__Work to complete__. Nothing in the records may be altered, and no picture may be included. Restate them in full.

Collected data
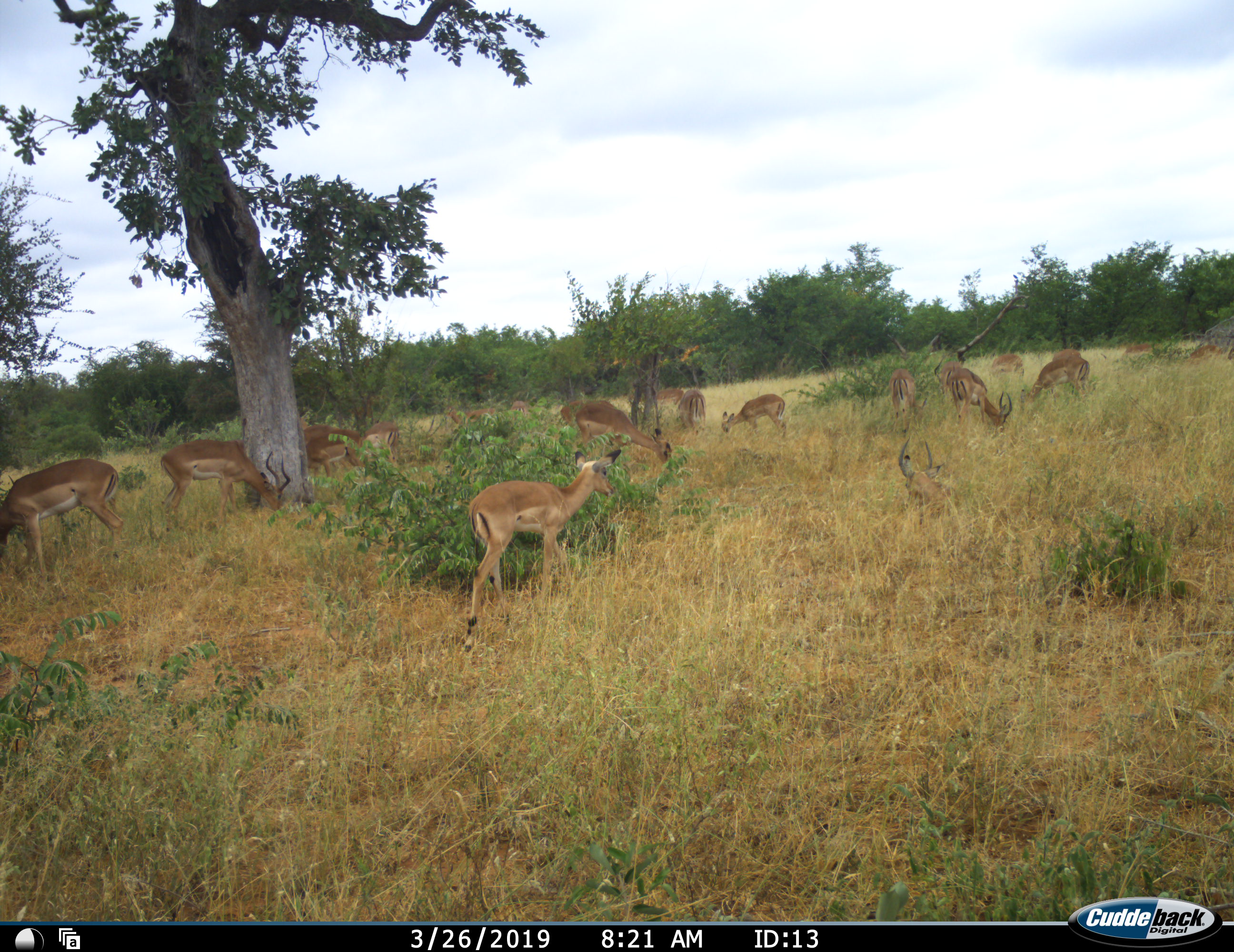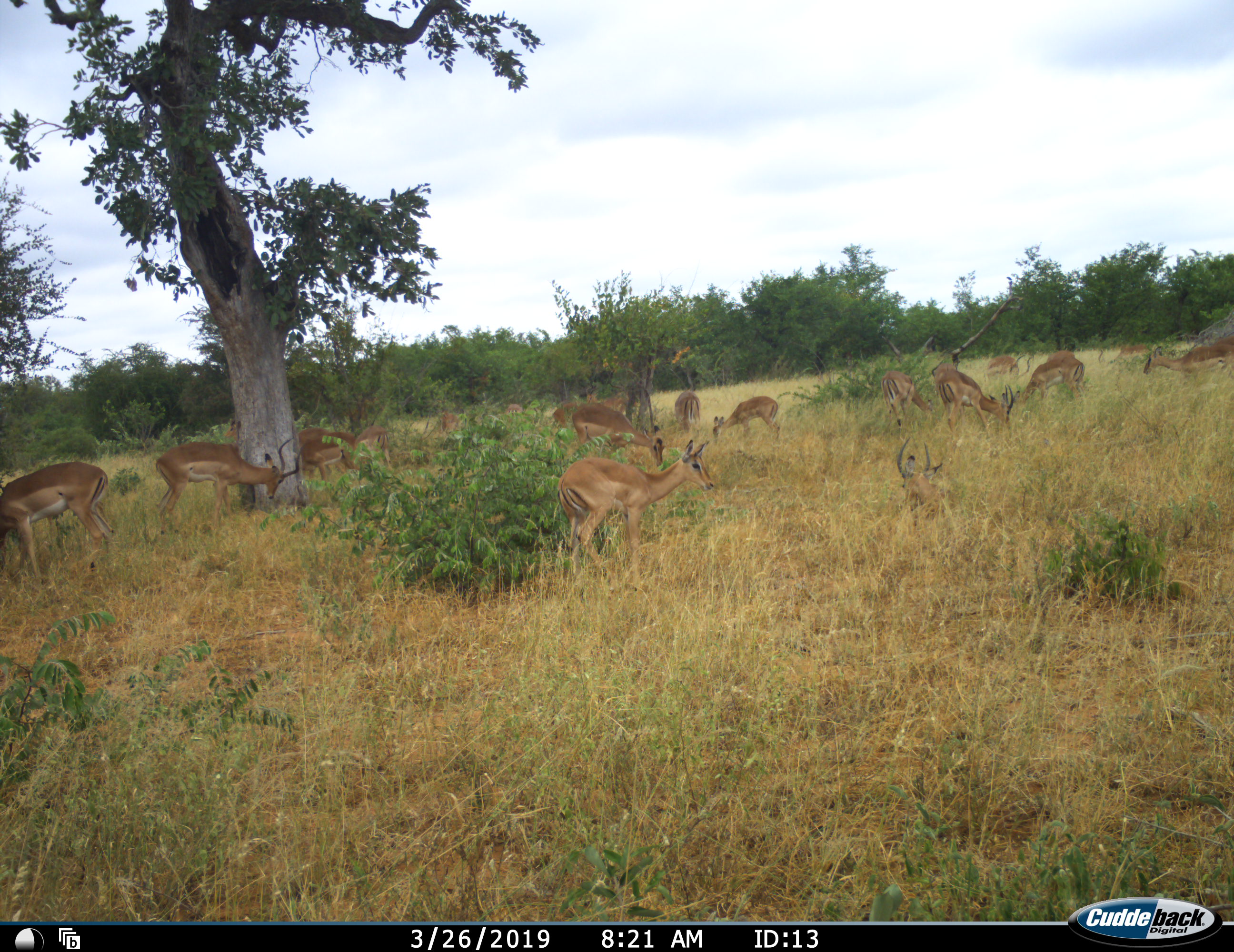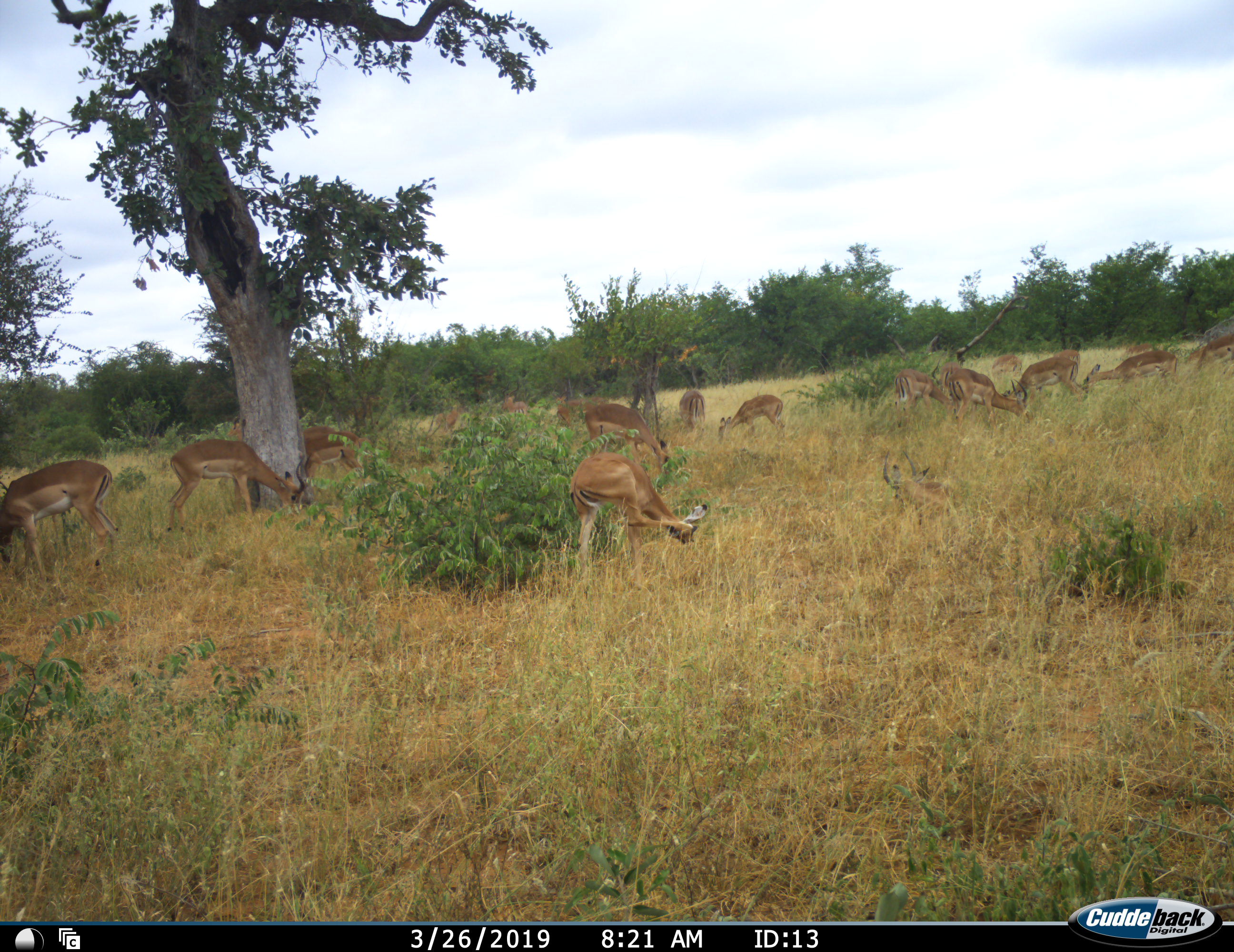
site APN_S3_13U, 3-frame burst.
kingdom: Animalia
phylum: Chordata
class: Mammalia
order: Artiodactyla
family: Bovidae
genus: Aepyceros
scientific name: Aepyceros melampus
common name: impala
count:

__Response to the exercise__.
site APN_S3_13U, 3-frame burst.
kingdom: Animalia
phylum: Chordata
class: Mammalia
order: Artiodactyla
family: Bovidae
genus: Aepyceros
scientific name: Aepyceros melampus
common name: impala
count:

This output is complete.